Normally, when a row is inserted into a DPF database, it is forwarded from the coordinator node to the data node it hashes to, as part of the INSERT operation.  This can potentially be fairly expensive, since it may incur an extra network transfer, depending on how the cluster is laid out.  When insert buffering is enabled, the coordinator maintains a buffer for each target data partition.  These buffers are filled with the appropriate rows (ones which hash to that particular data partition), until either the buffer is full, or one of a list of 'triggering' operations is performed by the application (e.g. COMMIT, etc.)   The extra hop from coordinator to data node still has to happen, but now it's much more efficient since it passes a buffer full of rows each time, instead of just one row.  The performance improvement using this technique can be very large.

Insert buffering is enabled for static SQL applications with the INSERT BUF precompile or bind option.  For either ODBC or JDBC applications, you can rebind the CLI packages with the INSERT BUF option and put them under a different collection ID, which your application can choose at run time.  Some details at IBM Support here.

# Create the CLI package collection with INSERT BUF enabled
db2 bind @db2cli.lst blocking all grant public insert buf collection INSBUF
// Once the new collection is created, specify it as a property of the data source when connecting
javax.sql.DataSource ds=null;
ds=new com.ibm.db2.jcc.DB2SimpleDataSource();
((com.ibm.db2.jcc.DB2BaseDataSource) ds).setServerName(argv[0]);
((com.ibm.db2.jcc.DB2BaseDataSource) ds).setPortNumber(prt);
((com.ibm.db2.jcc.DB2BaseDataSource) ds).setDatabaseName("sample");
((com.ibm.db2.jcc.DB2BaseDataSource) ds).setDriverType(4);
((com.ibm.db2.jcc.DB2BaseDataSource) ds).setCurrentPackageSet("INSBUF");
con = ds.getConnection(argv[2],argv[3]);

Insert buffering can also be enabled at the statement level in ODBC by setting a statement attribute.

Given material:
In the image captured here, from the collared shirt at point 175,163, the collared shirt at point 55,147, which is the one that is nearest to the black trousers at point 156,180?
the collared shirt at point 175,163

Job 1:
Using the insert buffering excerpt, answer these:
(a) When insert buffering is enabled, what does the coordinator maintain?
(b) Which precompile or bind option turns on insert buffering for static SQL applications?
(c) In the Java code, what value is passed to setCurrentPackageSet?
Job 2:
Reproduce the stretch of the insert buffering excerpt from "Insert buffering is enabled for" through "IBM Support here.", word for word.

Exercise solution 1:
(a) A buffer for each target data partition.
(b) INSERT BUF.
(c) "INSBUF".

Exercise solution 2:
Insert buffering is enabled for static SQL applications with the INSERT BUF precompile or bind option.  For either ODBC or JDBC applications, you can rebind the CLI packages with the INSERT BUF option and put them under a different collection ID, which your application can choose at run time.  Some details at IBM Support here.